I’ve never really understood why it has to be one camp or the other. You can be backing Arne Slot right now and still have worries. And you can be questioning him without wanting the whole thing to burn down. It’s football, it’s Liverpool, and most of us are just reacting to what we’re seeing week to week.

From my side, I’m choosing to lean into the positives for the time being. Results have been decent, and there’s been a bit of an upturn in both form and performance. Not perfect, not finished, but improved. That matters when the season starts to feel like it’s moving into the heavier months.


The good bits are there if you’re willing to see them

There are a few reasons to feel a bit brighter about it. You can see players finding their feet again, and that always changes the feel of a side. One or two lads suddenly look sharper, more confident in duels, more willing to demand the ball, and it has a knock-on effect across the pitch.

Hugo’s form is a big part of that too. When your keeper is playing well, it settles everyone else down. The back line holds its shape that bit better, the midfield doesn’t panic as quickly, and you stop giving teams encouragement for free.

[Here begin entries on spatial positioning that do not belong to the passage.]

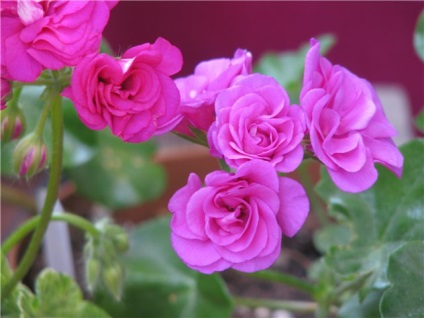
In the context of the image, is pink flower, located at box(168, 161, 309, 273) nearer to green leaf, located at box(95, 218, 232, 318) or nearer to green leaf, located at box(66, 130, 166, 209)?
green leaf, located at box(95, 218, 232, 318)

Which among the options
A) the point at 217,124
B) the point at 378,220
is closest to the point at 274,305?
the point at 378,220

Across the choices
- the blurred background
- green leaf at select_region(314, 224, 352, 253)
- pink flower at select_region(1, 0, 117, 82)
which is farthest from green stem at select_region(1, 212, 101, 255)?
the blurred background

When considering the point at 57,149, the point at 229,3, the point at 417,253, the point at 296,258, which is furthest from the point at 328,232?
the point at 229,3

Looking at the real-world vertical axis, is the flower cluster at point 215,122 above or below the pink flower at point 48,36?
below

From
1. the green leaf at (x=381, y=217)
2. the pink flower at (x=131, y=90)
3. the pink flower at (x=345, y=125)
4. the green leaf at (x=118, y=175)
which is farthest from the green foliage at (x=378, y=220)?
the green leaf at (x=118, y=175)

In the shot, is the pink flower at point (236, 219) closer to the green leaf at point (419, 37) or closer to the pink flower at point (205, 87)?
the pink flower at point (205, 87)

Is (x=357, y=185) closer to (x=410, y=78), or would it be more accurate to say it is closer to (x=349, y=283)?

And Wirtz, for me, is starting to look like the class player we all believe he can become. Not every moment has to be fireworks. Sometimes it’s just the touches, the decisions, the calmness under pressure. That’s the stuff you build around.


December doesn’t hand out trophies

The other point is the simplest one: trophies and league tables aren’t won in December. We all know what a season looks like. There’ll be swings, dips, injuries, suspensions, weird results you can’t explain. City can wobble, Villa can wobble, Arsenal can wobble. Going for multiple competitions puts pressure on everyone, and not every squad handles it the same.

So if Liverpool are still in the mix while not even playing at their absolute best, that’s not a bad position to be in.


My worry: game management and leadership

But yeah, there are fears. Even with the recent positives, we still look unconvincing at times when we’re in winning positions. That’s the bit that makes you shift in your seat. It’s not always about tactics on a whiteboard either, it’s about control, tempo, and knowing when to take the sting out of a match.

The other thing that nags at me is leadership, and I don’t just mean one shouter with an armband. I mean collective leadership. Two or three players, in different areas of the pitch, taking responsibility for the next five minutes when the crowd gets anxious and the opposition starts throwing bodies forward.

Add in what looks like a lack of pace in key moments and some obvious late-game fatigue, and it’s hard not to feel like we’re one bad result away from confidence dipping again. Football can turn quickly. The job now is making sure it doesn’t.

Onwards and upwards. There’s loads still to play for, and that’s the main thing.